## Reading passage

Painting by Joseph Beaume

Napoleon's Departure from Elba (French: Napoléon Ier quittant l'île d'Elbe) is an 1836 history painting by the French artist Joseph Beaume. It depicts the departure of Napoleon, the deposed Emperor of France, from the Mediterranean island of Elba on 26 February 1815. He would land in France and launch the Hundred Days campaign that ended with his defeat at the Battle of Waterloo.

The painting was commissioned by Louis Philippe I for 4,500 francs for the new Museum of French History at the Palace of Versailles. During the July Monarchy a number of paintings were produced glorifying the Napoleonic era. Other figures show in the painting are Henri Gatien Bertrand, Pierre Cambronne, Pierre Antoine Anselme Malet, Paweł Jerzmanowski and Pietro Traditi, the mayor of Portoferraio.
 The work was originally intended to be exhibited at the Salon of 1836 at the Louvre, but was withdrew in the wake of the failed Strasbourg Coup attempted by Napoleon's nephew Louis Napoleon.

==Bibliography==
- Braude, Mark. The Invisible Emperor: Napoleon on Elba. Profile Books, 2018.
- Goldstein, Robert Justin. Out of Sight: Political Censorship of the Visual Arts in Nineteenth-century France. Yale University Press, 2012.
- Wootten, Geoffrey. Waterloo 1815: The Birth of Modern Europe. Bloomsbury Publishing, 2012.

## Collected material
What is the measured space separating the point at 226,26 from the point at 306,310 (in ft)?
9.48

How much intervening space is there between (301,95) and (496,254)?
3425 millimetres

## Exercise requirements
1. Answer these questions using the passage on Napoleon's Departure from Elba.
(a) On what date did Napoleon leave Elba?
(b) Who commissioned the painting?
(c) How much was paid for the painting?
2. Write out the passage on Napoleon's Departure from Elba word for word, everything from "The painting was" down to "University Press, 2012.".

## Solution set
1.
(a) 26 February 1815
(b) Louis Philippe I
(c) 4,500 francs

2.
The painting was commissioned by Louis Philippe I for 4,500 francs for the new Museum of French History at the Palace of Versailles. During the July Monarchy a number of paintings were produced glorifying the Napoleonic era. Other figures show in the painting are Henri Gatien Bertrand, Pierre Cambronne, Pierre Antoine Anselme Malet, Paweł Jerzmanowski and Pietro Traditi, the mayor of Portoferraio.
 The work was originally intended to be exhibited at the Salon of 1836 at the Louvre, but was withdrew in the wake of the failed Strasbourg Coup attempted by Napoleon's nephew Louis Napoleon.

==Bibliography==
- Braude, Mark. The Invisible Emperor: Napoleon on Elba. Profile Books, 2018.
- Goldstein, Robert Justin. Out of Sight: Political Censorship of the Visual Arts in Nineteenth-century France. Yale University Press, 2012.